Needed from the data below: every line from the one with "phylum: Chordata" up to and including the one with "common name: domestic cow", repeated exactly and with nothing else.

* **THE INPUT**
*** Block opens ***
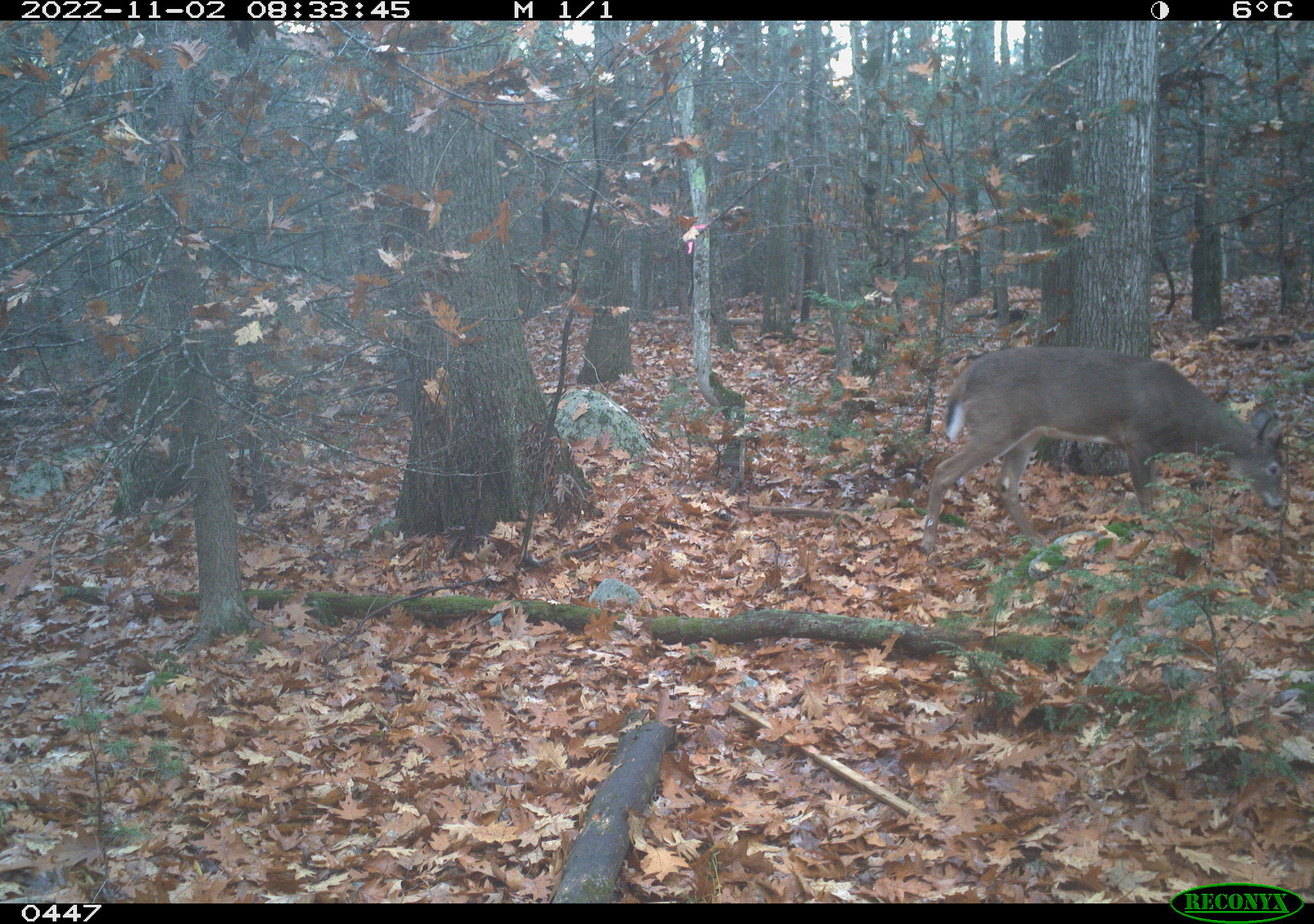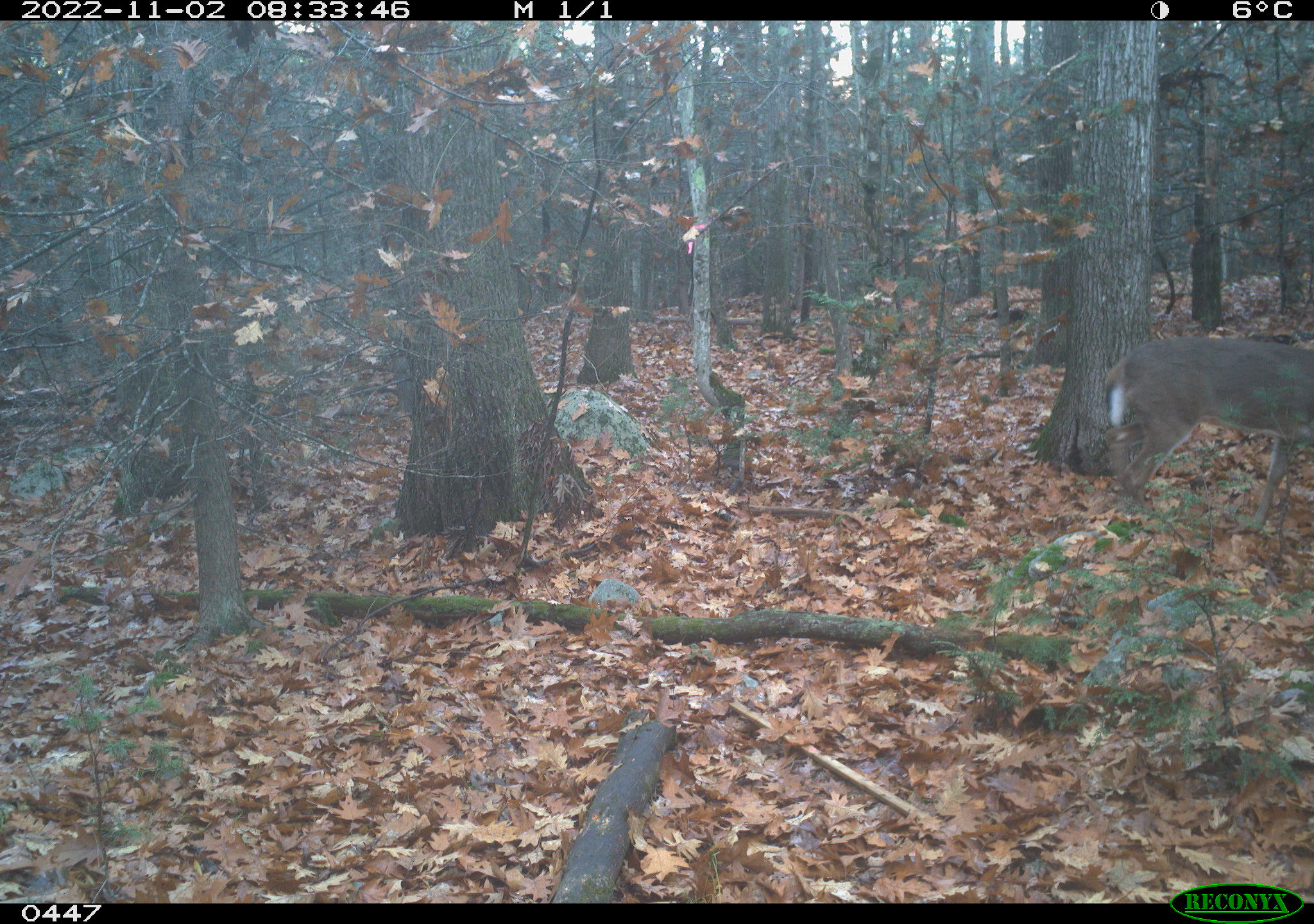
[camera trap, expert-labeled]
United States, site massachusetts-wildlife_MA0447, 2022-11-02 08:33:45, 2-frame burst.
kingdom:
*** Block closes ***
*** Block opens ***
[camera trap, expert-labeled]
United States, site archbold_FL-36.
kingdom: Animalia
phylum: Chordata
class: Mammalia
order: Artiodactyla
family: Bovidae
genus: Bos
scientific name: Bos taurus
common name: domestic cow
*** Block closes ***
* **ANSWER AREA**
phylum: Chordata
class: Mammalia
order: Artiodactyla
family: Bovidae
genus: Bos
scientific name: Bos taurus
common name: domestic cow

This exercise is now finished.